# TASK TO CARRY OUT
Copy out, word for word, the stretch of lines from the one containing "What distance would" through the last line.

# RECORDS SHOWN
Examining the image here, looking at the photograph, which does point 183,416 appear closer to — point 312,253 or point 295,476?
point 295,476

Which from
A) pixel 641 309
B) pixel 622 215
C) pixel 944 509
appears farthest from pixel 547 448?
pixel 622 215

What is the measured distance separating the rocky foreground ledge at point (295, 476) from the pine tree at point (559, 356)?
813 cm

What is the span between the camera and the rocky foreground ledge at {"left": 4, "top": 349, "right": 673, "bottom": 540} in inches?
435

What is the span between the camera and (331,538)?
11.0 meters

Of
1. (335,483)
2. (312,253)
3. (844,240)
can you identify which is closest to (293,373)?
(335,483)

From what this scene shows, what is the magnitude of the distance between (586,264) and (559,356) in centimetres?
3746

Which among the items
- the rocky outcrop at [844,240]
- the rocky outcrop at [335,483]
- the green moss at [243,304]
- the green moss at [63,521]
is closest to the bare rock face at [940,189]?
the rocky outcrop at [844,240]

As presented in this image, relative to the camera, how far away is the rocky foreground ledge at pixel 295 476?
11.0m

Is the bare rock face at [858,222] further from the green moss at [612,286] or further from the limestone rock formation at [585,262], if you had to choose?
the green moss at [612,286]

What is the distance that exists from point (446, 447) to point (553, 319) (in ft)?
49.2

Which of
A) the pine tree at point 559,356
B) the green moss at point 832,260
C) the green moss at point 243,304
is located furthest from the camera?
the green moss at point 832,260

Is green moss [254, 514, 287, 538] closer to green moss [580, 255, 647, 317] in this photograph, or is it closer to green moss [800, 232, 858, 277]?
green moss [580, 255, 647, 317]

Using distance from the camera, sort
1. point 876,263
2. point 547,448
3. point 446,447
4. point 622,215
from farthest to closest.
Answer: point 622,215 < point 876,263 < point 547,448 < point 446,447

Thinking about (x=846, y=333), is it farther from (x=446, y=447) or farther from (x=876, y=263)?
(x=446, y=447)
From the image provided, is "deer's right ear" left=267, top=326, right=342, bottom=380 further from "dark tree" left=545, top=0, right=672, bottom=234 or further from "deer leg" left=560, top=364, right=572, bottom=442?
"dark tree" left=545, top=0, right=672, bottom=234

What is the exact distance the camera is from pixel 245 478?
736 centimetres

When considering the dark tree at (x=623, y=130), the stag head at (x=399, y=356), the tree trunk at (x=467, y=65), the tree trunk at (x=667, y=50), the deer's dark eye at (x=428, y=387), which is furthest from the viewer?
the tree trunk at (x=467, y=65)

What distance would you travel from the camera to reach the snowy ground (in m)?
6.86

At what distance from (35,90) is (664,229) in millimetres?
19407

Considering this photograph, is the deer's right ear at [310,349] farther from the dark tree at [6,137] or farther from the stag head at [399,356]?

# RESULT FOR THIS TASK
What distance would you travel from the camera to reach the snowy ground (in m)?
6.86

At what distance from (35,90) is (664,229) in millimetres?
19407

Considering this photograph, is the deer's right ear at [310,349] farther from the dark tree at [6,137] or farther from the stag head at [399,356]?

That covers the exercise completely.